Exercise data:
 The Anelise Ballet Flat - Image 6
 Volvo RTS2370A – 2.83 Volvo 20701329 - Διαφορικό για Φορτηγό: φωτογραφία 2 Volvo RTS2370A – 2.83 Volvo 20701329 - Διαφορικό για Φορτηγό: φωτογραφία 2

---

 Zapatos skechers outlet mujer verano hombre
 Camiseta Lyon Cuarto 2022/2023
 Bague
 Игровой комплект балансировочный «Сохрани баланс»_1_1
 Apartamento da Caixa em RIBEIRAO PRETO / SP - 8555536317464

* * *

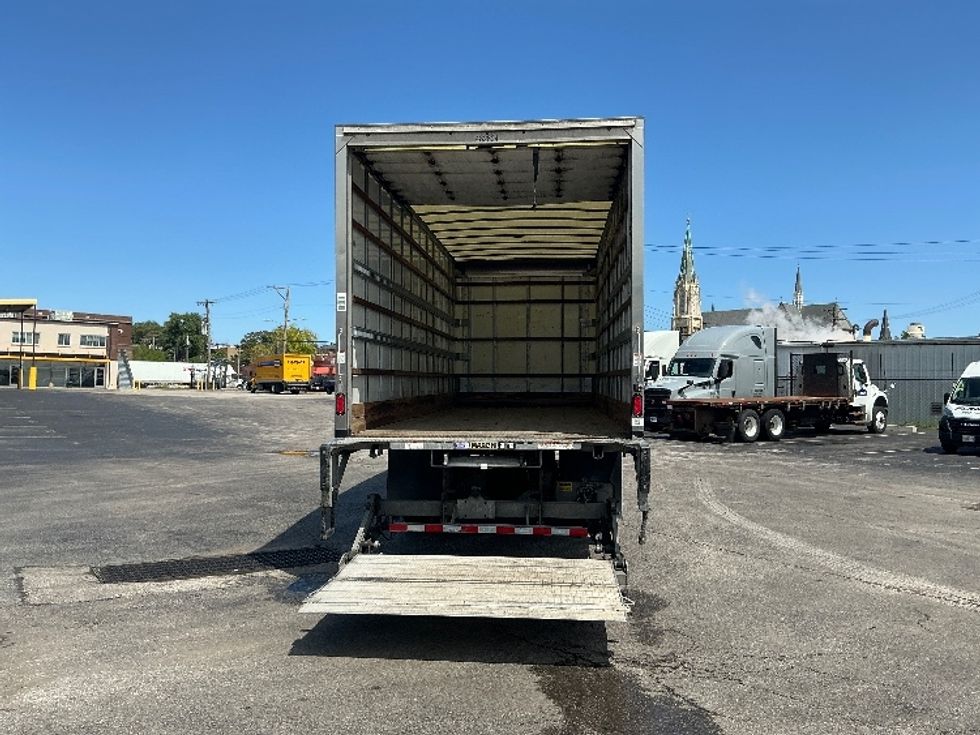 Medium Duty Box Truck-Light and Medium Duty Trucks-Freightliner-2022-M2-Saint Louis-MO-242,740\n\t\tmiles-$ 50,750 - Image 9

Your assignment: Please return only the lines above, starting at the line that has "The Anelise Ballet Flat - Image 6" and ending at the line that has "φωτογραφία 2 Volvo", keeping both and leaving each one unchanged.

Task solution:
 The Anelise Ballet Flat - Image 6
 Volvo RTS2370A – 2.83 Volvo 20701329 - Διαφορικό για Φορτηγό: φωτογραφία 2 Volvo RTS2370A – 2.83 Volvo 20701329 - Διαφορικό για Φορτηγό: φωτογραφία 2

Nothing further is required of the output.